__Texto do exercício__
____________
STF HC 232619 AgR
PROCESSUALAGRAVO REGIMENTAL EM HABEAS CORPUS. CORRUPÇÃO DE MENORES, POR DUAS VEZES, E FURTO QUALIFICADO, POR DUAS VEZES. CONCURSO DE CRIMES. DESÍGNIOS AUTÔNOMOS. EXASPERAÇÃO DA PENA-BASE. EXCLUSÃO DA QUALIFICADORA DO EMPREGO DE CHAVE FALSA. AUSÊNCIA DE ILEGALIDADE. ANÁLISE DE FATOS E PROVAS. INVIABILIDADE. REGIME INICIAL MAIS GRAVOSO. FUNDAMENTOS IDÔNEOS.
1. Assentado pela instância ordinária que cada episódio criminoso teve vítima e contexto diversos, além de desígnios autônomos, torna-se inviável desconstituir essa base empírica, a fim de se concluir que os fatos se deram em contexto configurador de crime único ou de concurso formal. Precedentes.
2. Pena-base adequadamente fixada com fundamento no art. 59 do Código Penal. Para exasperar a reprimenda e fixar o respectivo quantum, as instâncias antecedentes consideraram desfavorável o vetor atinente às circunstâncias do crime. Ausência de ilegalidade.
3. Conforme já decidiu esta CORTE, “O furto qualificado pelo uso de chave falsa, assim como o furto qualificado pela fraude ou pelo abuso de confiança, não deixam vestígios, prescindindo-se do exame pericial” (HC 92707, Rel. Min. RICARDO LEWANDOWSKI, Primeira Turma, DJe 30/5/2008).
____________
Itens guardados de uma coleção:
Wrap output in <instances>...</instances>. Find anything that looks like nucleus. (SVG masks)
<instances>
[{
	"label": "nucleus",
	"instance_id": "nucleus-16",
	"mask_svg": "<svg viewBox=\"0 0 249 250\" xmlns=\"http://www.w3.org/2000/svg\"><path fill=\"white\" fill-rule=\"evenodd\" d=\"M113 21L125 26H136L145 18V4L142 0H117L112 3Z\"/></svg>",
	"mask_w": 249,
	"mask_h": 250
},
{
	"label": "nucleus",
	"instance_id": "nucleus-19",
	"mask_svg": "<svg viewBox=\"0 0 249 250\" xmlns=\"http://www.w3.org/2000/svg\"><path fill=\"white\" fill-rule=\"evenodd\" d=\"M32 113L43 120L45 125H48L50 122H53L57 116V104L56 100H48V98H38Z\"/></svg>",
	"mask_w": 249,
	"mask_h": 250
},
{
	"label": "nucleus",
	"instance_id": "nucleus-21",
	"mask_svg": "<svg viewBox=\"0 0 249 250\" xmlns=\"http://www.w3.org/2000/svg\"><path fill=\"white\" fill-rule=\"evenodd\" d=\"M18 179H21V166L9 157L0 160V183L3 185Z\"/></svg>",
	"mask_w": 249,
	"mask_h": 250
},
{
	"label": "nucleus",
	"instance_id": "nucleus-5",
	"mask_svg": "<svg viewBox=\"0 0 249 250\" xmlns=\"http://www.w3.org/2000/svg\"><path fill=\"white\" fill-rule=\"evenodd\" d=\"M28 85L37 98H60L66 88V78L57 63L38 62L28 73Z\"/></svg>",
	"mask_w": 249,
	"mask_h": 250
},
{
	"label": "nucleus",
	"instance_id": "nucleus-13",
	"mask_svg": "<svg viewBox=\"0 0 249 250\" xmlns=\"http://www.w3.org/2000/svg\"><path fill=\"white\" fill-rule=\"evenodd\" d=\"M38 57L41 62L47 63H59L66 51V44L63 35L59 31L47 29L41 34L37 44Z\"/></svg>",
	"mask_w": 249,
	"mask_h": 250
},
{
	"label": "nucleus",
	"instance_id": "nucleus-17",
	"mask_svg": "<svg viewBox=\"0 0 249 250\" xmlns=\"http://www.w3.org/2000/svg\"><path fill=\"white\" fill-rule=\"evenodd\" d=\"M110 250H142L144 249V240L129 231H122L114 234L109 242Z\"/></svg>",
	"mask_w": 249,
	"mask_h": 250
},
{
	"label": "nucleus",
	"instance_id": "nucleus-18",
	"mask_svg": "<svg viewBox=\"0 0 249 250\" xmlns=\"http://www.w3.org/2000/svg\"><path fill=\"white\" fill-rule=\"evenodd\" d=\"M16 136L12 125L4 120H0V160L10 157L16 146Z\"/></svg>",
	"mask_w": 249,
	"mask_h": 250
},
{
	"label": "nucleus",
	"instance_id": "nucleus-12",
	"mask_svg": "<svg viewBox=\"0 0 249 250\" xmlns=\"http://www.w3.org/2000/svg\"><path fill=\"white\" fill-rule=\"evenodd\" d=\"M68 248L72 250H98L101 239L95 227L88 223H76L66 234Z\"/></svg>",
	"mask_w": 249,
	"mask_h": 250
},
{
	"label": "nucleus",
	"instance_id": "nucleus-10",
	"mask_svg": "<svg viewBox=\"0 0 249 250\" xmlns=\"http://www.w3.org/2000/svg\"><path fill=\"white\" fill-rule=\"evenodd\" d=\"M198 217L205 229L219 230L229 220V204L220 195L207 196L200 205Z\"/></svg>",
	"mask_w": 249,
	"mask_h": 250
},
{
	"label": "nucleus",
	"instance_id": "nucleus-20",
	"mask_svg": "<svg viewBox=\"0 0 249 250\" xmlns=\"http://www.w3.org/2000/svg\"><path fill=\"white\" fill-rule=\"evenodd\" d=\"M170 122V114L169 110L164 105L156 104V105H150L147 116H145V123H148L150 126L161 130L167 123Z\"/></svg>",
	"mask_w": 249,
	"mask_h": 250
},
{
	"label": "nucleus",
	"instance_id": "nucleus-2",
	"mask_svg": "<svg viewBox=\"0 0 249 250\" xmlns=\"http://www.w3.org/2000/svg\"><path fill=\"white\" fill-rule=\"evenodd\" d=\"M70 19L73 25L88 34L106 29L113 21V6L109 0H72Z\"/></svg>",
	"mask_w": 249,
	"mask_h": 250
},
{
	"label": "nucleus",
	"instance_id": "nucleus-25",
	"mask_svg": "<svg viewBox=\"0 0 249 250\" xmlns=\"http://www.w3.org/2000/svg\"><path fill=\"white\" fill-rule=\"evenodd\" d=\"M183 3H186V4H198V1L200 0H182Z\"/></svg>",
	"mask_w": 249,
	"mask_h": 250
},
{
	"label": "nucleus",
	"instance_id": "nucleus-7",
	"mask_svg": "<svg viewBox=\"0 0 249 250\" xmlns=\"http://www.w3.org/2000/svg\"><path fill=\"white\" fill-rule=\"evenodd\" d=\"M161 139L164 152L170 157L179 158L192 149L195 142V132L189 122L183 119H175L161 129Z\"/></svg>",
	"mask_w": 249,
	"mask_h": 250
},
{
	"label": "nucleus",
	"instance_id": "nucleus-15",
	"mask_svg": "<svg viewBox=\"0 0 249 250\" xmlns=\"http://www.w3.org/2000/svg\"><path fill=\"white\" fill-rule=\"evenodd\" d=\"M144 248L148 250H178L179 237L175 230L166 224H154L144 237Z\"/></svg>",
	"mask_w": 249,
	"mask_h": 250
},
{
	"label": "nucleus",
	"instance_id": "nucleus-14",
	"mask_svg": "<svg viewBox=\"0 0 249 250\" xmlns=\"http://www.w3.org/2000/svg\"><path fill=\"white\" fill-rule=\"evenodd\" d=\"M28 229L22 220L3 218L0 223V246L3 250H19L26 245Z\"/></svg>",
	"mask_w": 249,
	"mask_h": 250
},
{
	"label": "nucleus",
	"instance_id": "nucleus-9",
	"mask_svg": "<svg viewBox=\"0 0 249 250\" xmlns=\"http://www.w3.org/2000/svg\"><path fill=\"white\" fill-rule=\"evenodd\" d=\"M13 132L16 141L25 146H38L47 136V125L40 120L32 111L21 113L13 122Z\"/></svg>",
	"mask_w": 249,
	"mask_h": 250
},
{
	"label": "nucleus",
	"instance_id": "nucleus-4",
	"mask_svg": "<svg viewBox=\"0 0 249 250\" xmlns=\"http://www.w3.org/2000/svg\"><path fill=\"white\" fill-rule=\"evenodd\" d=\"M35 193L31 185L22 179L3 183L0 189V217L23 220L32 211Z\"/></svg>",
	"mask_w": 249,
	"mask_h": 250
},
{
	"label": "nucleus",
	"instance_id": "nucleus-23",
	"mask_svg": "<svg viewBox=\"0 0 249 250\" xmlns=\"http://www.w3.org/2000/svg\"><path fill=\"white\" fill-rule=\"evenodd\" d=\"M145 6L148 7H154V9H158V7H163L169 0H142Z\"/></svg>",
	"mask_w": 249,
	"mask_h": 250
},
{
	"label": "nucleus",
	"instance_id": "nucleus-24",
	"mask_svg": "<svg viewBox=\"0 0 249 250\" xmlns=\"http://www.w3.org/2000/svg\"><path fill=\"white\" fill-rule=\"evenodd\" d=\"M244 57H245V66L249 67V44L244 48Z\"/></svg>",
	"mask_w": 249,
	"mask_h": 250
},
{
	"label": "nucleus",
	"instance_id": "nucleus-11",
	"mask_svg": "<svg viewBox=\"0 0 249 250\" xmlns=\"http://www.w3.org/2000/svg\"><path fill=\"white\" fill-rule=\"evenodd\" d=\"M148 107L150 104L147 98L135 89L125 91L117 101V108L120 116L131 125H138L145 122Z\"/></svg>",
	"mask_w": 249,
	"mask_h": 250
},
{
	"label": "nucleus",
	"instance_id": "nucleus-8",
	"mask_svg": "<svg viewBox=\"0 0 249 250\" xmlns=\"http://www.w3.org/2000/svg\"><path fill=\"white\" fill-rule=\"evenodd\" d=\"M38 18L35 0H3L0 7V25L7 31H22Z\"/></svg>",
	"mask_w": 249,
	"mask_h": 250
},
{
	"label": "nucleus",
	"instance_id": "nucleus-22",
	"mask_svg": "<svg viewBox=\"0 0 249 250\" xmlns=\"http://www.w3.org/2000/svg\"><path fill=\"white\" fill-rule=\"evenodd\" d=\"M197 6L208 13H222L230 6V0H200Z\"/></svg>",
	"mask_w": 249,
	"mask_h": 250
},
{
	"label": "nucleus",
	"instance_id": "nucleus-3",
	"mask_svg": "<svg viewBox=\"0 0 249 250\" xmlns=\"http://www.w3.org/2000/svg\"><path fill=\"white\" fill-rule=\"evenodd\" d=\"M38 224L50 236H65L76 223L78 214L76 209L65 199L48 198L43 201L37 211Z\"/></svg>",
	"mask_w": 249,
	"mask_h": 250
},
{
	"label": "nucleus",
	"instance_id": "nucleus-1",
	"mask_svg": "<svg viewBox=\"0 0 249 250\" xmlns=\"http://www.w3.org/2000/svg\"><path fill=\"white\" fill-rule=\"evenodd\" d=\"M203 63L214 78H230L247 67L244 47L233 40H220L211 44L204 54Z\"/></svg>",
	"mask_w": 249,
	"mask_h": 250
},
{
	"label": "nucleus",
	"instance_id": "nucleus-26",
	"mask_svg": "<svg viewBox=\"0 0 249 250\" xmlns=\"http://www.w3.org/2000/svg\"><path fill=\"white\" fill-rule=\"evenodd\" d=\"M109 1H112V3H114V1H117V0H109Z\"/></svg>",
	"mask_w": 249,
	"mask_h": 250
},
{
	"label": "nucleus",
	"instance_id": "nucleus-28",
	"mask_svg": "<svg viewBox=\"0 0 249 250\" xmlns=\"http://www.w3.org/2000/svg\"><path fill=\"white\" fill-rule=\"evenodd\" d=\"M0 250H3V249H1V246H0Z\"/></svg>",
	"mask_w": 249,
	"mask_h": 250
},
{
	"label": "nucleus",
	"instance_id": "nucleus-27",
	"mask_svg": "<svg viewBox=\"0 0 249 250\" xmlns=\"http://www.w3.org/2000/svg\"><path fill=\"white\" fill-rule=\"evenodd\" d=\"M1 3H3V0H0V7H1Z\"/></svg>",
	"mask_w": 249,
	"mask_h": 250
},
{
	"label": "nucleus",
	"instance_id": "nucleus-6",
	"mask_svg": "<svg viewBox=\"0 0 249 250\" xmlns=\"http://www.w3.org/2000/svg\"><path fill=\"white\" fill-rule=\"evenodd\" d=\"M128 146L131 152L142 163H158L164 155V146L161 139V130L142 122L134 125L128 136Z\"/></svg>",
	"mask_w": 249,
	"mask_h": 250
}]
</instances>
____________
__Atividades propostas__
A - Transcreva o trecho da ementa que começa em "1. Assentado pela" e termina em "crime. Ausência de ilegalidade.".
B - De acordo com a ementa, que vetor as instâncias antecedentes consideraram desfavorável para aumentar a pena-base?
C - Diga se cada afirmação combina com a ementa, respondendo sim ou não e citando as palavras que decidem a questão: (i) A pena-base foi fixada com base no art. 59 do Código Penal. (ii) Pelo precedente citado, o furto qualificado pelo uso de chave falsa exige exame pericial. (iii) A instância ordinária entendeu que todos os episódios tiveram a mesma vítima.

__Respostas__
A -
1. Assentado pela instância ordinária que cada episódio criminoso teve vítima e contexto diversos, além de desígnios autônomos, torna-se inviável desconstituir essa base empírica, a fim de se concluir que os fatos se deram em contexto configurador de crime único ou de concurso formal. Precedentes.
2. Pena-base adequadamente fixada com fundamento no art. 59 do Código Penal. Para exasperar a reprimenda e fixar o respectivo quantum, as instâncias antecedentes consideraram desfavorável o vetor atinente às circunstâncias do crime. Ausência de ilegalidade.

B - O vetor relativo às circunstâncias do crime.

C -
(i) Sim: "Pena-base adequadamente fixada com fundamento no art. 59 do Código Penal".
(ii) Não: "não deixam vestígios, prescindindo-se do exame pericial".
(iii) Não: "cada episódio criminoso teve vítima e contexto diversos".